Borderline Ovarian Cancer: Understanding Diagnosis and Treatment

Borderline Ovarian Cancer, sometimes referred to as ovarian tumors of low malignant potential (LMP), is a unique form of ovarian cancer that falls between benign and malignant tumors.

In this article, we’ll explore the nuances of Borderline Ovarian Cancer, from its diagnosis and treatment to the emotional aspects of coping with this less common but significant condition.

Understanding Borderline Ovarian Cancer

Borderline Ovarian Cancer shares some similarities with malignant ovarian cancer but differs in several key aspects. It is characterized by abnormal cells that do not invade nearby tissues as aggressively as malignant tumors. This type of cancer often occurs in younger women. Borderline Ovarian is considered rare and impacts an estimated ~5 women per 100,000 woman per year.

Diagnosis and Staging

Diagnosing Borderline Ovarian Cancer involves a series of tests similar to those used for other ovarian cancers:

  • Imaging Tests: Ultrasounds, CT scans, and MRIs help visualize the ovarian tumor and assess its size and extent. There is currently no definitive way to confirm diagnosis with out biopsy. At Isabelle Foundation, we are funding research to identify ways to diagnosis Ovarian Cancer.
  • Biopsy: A Gynecologic Oncologist Surgeon will pull a tissue sample normally during surgery for an initial pathology, but it can take up to two weeks to have a complete pathology report.

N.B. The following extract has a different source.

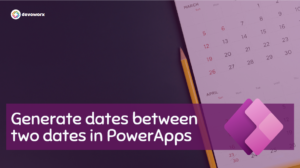 Read more about the article Generate dates between two dates in PowerApps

Creating a Treatment Plan: The treatment of Borderline Ovarian Cancer typically differs from that of malignant ovarian cancer due to its less aggressive nature:

  • Surgery: Surgery is the primary treatment, and the goal is to remove the tumor while preserving fertility whenever possible. Selecting a Gynecologic Oncologist Surgeon will greatly impact patient outcome. Research has shown that the surgery success rate statistically doubles if a patient surgery is performed by a Gynecologic Oncologist Surgeon vs a General Surgeon.
  • Hysterectomy: In some cases, a hysterectomy (referred to as de-bulking surgery to remove the cancer) may be recommended, especially if the disease is more advanced or if the patient has completed childbearing.
  • Chemotherapy: Unlike malignant ovarian cancer, chemotherapy is NOT recommended for Borderline Ovarian Cancer. Surgery and ongoing surveillance are the current standard of care for Borderline Ovarian Cancer.
  • Second Opinion: With the rarity of a Borderline Ovarian diagnosis, we strongly recommend you get a second opinion from another specialized physician. It is unfortunately commonly incorrectly diagnosed with Low Grade Serous.

The Emotional Rollercoaster: A Borderline Ovarian Cancer diagnosis can evoke a mix of emotions similar to those experienced with other cancers:

  • Fear and Uncertainty: The uncertainty of the disease and its potential impact on fertility can be emotionally challenging.
  • Coping Strategies: Seeking support from loved ones, mental health professionals, or support groups can provide valuable assistance in navigating these emotions.
  • Menopause: A hysterectomy in younger woman will cause menopause quickly, as most Gynecologic Oncologists do not recommend hormone replacement therapy (HRT) which will material impacts for the female patient.

Support Systems and Resources: Building a strong support network and accessing resources can help individuals and their loved ones cope with Borderline Ovarian Cancer:

  • Medical Team: Engage with a healthcare team that specializes in ovarian cancer to ensure you receive the most appropriate care.
  • Fertility Preservation: If fertility preservation is a concern, consult with a fertility specialist to explore options before treatment.
  • Support Groups: Connect with others who have experienced Borderline Ovarian Cancer to share experiences and gain insight.

Borderline Ovarian Cancer may be less aggressive than other forms of ovarian cancer, but it still presents unique challenges and uncertainties. By understanding the diagnosis process, exploring treatment options tailored to individual needs, addressing emotional well-being, and accessing support systems, individuals and their loved ones can navigate this journey with resilience.

The Not These Ovaries is here to provide support, information, and hope for those affected by Borderline Ovarian Cancer.